For carrying out such ambushes and for attacking small enemy posts in tactically favourable terrain, both India and Pakistan have contingency plans worked out and rehearsed. When one side needs to send a signal, or to retaliate, one of those plans is implemented at short notice.
During the Kargil conflict in the summer of 1999, an Indian Army platoon had crossed the LoC at the Munawar Tawi River near Jammu and wiped out an entire Pakistani post, triggering a vicious cycle of revenge killings and counter-killings. At that time, Pakistan refined the concept of "border action teams", or BATs, specifically earmarked for sneak killings along the LoC. Some BATs feature commandoes from Pakistan's elite Special Services Group (SSG), while others are constituted from local forces.
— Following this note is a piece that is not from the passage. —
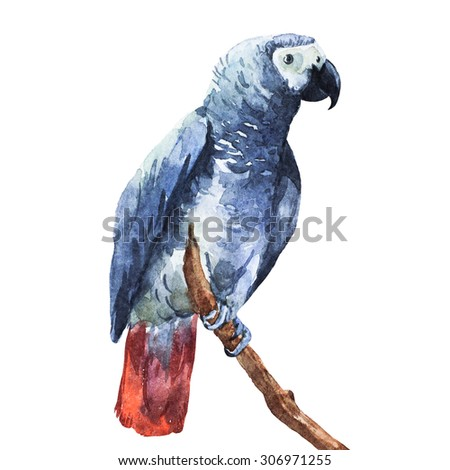 watercolor drawing isolated bird parrot Jaco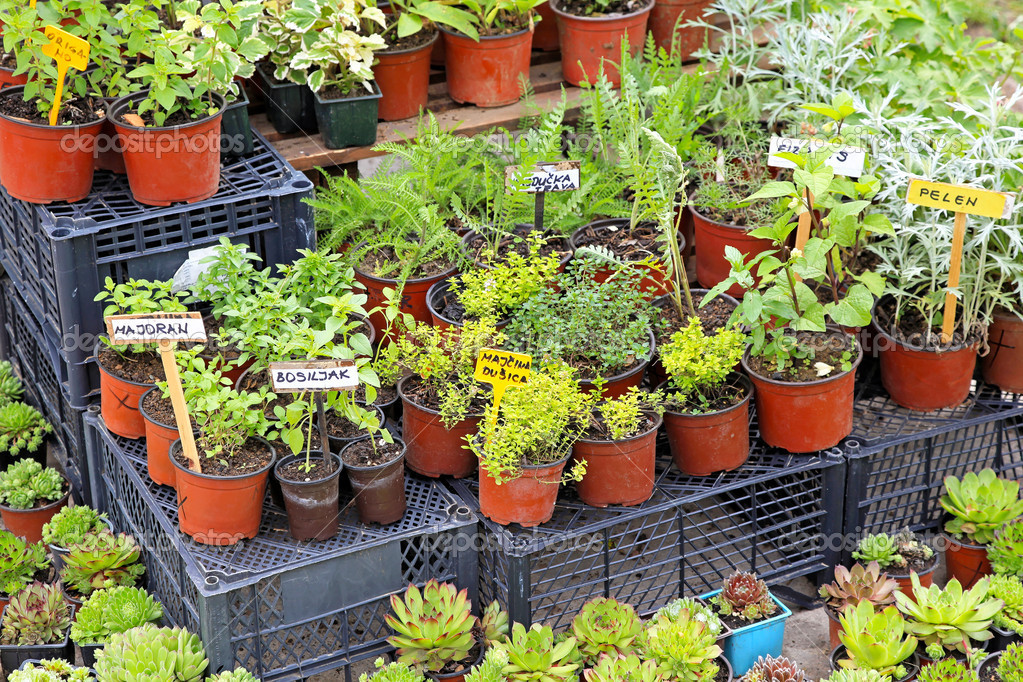 Natural edible plants and herbs in pots  Stock Photo #12324589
The beheading of an Indian soldier in January has been ascribed to a BAT.
Ultimately, only LoC de-militarisation can eliminate the ever-present danger of an escalation of tensions. For India, de-militarisation would require a double assurance - first, that Pakistan would not ingress across the LoC, something it did in 1999, leading to the Kargil conflict. Second, Pakistan would need to assure India of an end to cross-border infiltration.
For now, neither assurance seems likely or tenable. Antony has sounded a warning: "Naturally, this incident (in Poonch) will have consequences on our behaviour on the Line of Control and for our relations with Pakistan." And if the Pakistan Army is now operating alongside the jihadis on the LoC, it could become even more of a flashpoint.